> **Text passage**
┌────────
Coleen Rowley, former G-man, one of three of Time's People of the Year 2002, and legendary local Leftist, who I knew beforehand only by sight, sat directly in front of me two rows into the audience seating, fairly staring at me the whole time. For a long moment, it was as though we two were the only ones who knew what was about to begin.
What was this?
I ran late driving to Buffalo, MN for a fundraiser for Wright County republicans the evening of November 23rd, having been asked a few weeks earlier in a Twitter direct message by Walter Hudson (who was the evening's moderator) if I wanted to be on a "foreign policy" panel. Sure, I said, me being me. Only later did a friend point out that on Facebook Walter had styled the event as "Hawks vs. Doves."
Right.
Milling about at the Buffalo American Legion were both Tom Emmer and Phil Krinkie, making small talk with those who had showed up. Where was my candidate, Rhonda Sivarajah? Cloistered away by those who know nothing about how to run a federal campaign? Beats me. Rhonda's running as bad a campaign as Tom did when running for governor. No one, apparently, can penetrate her bubble. Sound familiar? Here's hoping there's still time for her to turn it around.
At any rate, there I was: defending Israel, my neo-conservative piƱata status certified. The Rowley crowd was weirdly stuck in time: what about Vietnam? Seriously. And: can we ever expunge the stain of overthrowing Mosaddegh? The line of questioning was, frankly, as stale as an Almanac show with a panel of Larry Jacobs clones. I was ready to be passed a joint.
└────────
> **Your assignment**
Reproduce the Buffalo fundraiser panel account above word for word, from start to finish.

> **Stored data**
┌────────
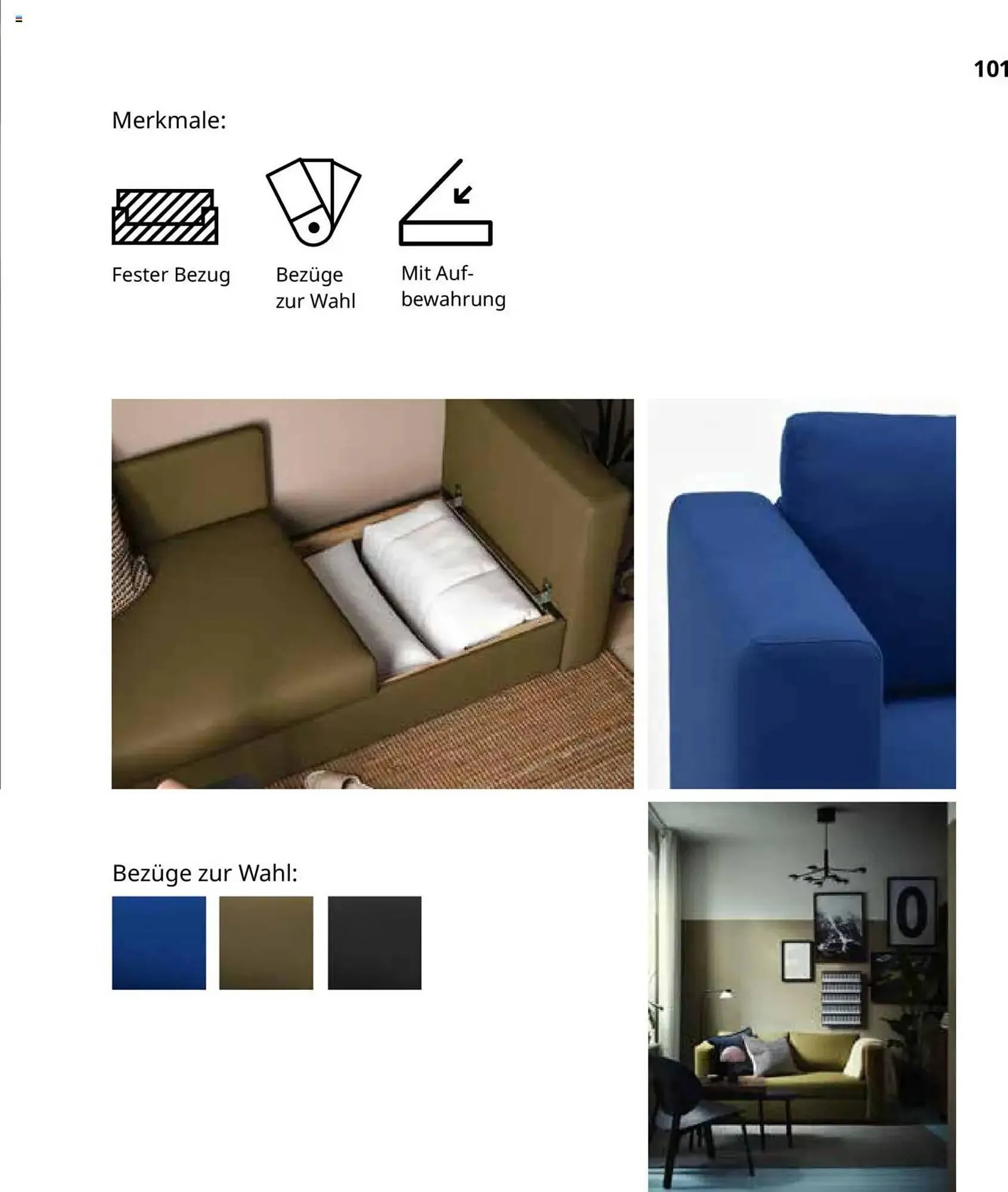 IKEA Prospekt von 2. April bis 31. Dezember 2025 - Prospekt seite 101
└────────
┌────────
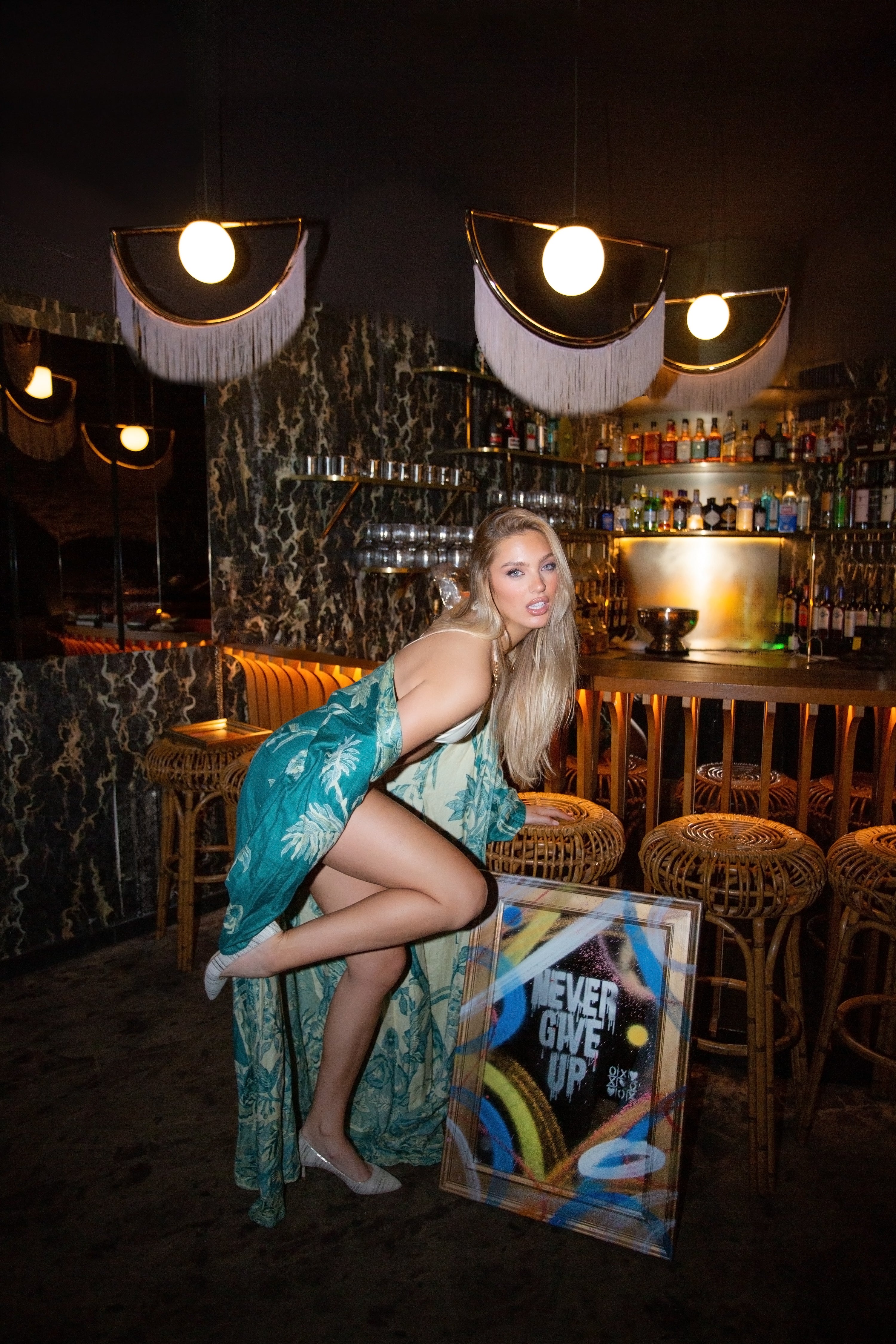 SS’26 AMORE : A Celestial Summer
└────────
┌────────
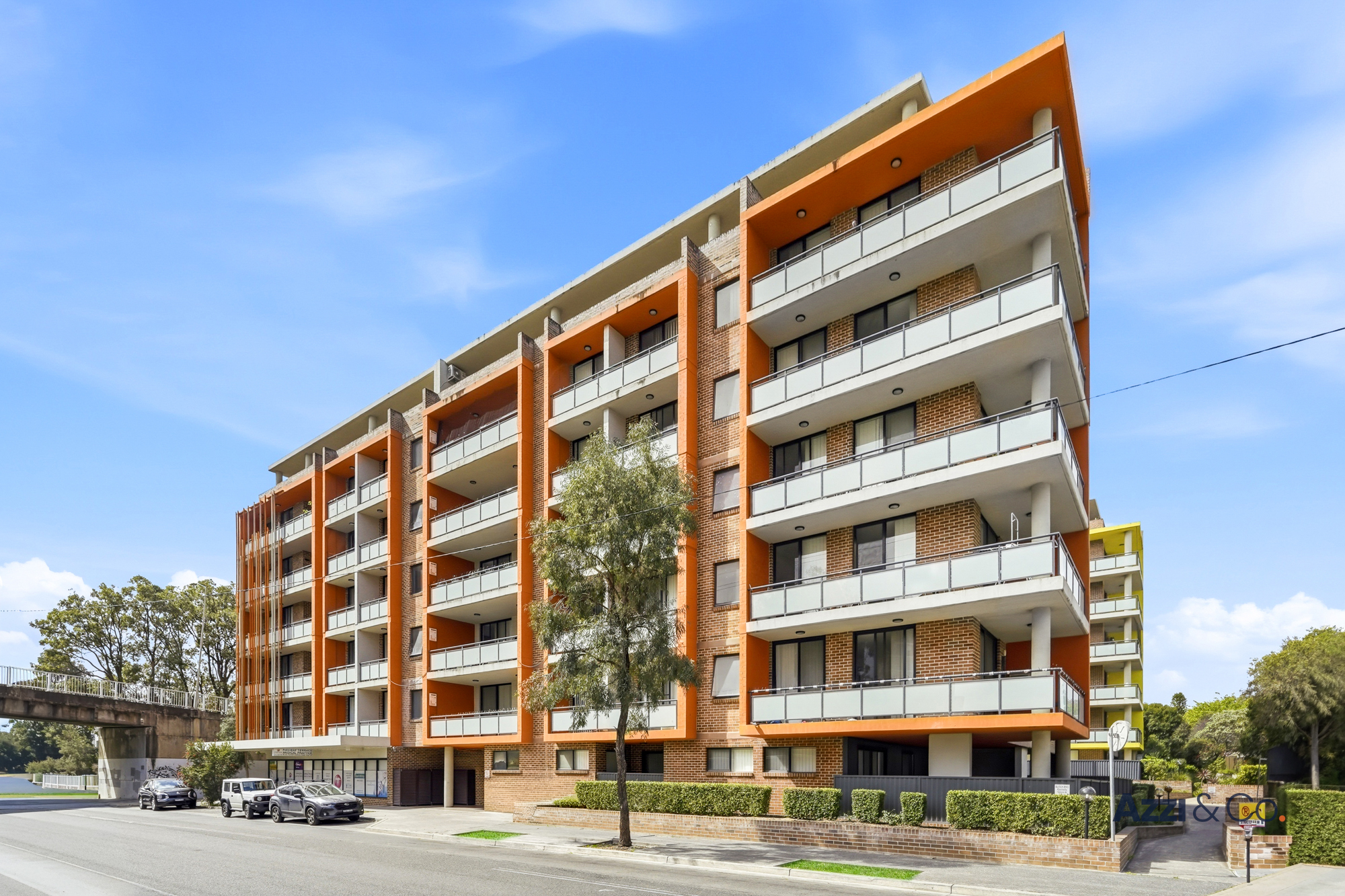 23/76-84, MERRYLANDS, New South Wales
└────────
> **Exercise solution**
Coleen Rowley, former G-man, one of three of Time's People of the Year 2002, and legendary local Leftist, who I knew beforehand only by sight, sat directly in front of me two rows into the audience seating, fairly staring at me the whole time. For a long moment, it was as though we two were the only ones who knew what was about to begin.
What was this?
I ran late driving to Buffalo, MN for a fundraiser for Wright County republicans the evening of November 23rd, having been asked a few weeks earlier in a Twitter direct message by Walter Hudson (who was the evening's moderator) if I wanted to be on a "foreign policy" panel. Sure, I said, me being me. Only later did a friend point out that on Facebook Walter had styled the event as "Hawks vs. Doves."
Right.
Milling about at the Buffalo American Legion were both Tom Emmer and Phil Krinkie, making small talk with those who had showed up. Where was my candidate, Rhonda Sivarajah? Cloistered away by those who know nothing about how to run a federal campaign? Beats me. Rhonda's running as bad a campaign as Tom did when running for governor. No one, apparently, can penetrate her bubble. Sound familiar? Here's hoping there's still time for her to turn it around.
At any rate, there I was: defending Israel, my neo-conservative piƱata status certified. The Rowley crowd was weirdly stuck in time: what about Vietnam? Seriously. And: can we ever expunge the stain of overthrowing Mosaddegh? The line of questioning was, frankly, as stale as an Almanac show with a panel of Larry Jacobs clones. I was ready to be passed a joint.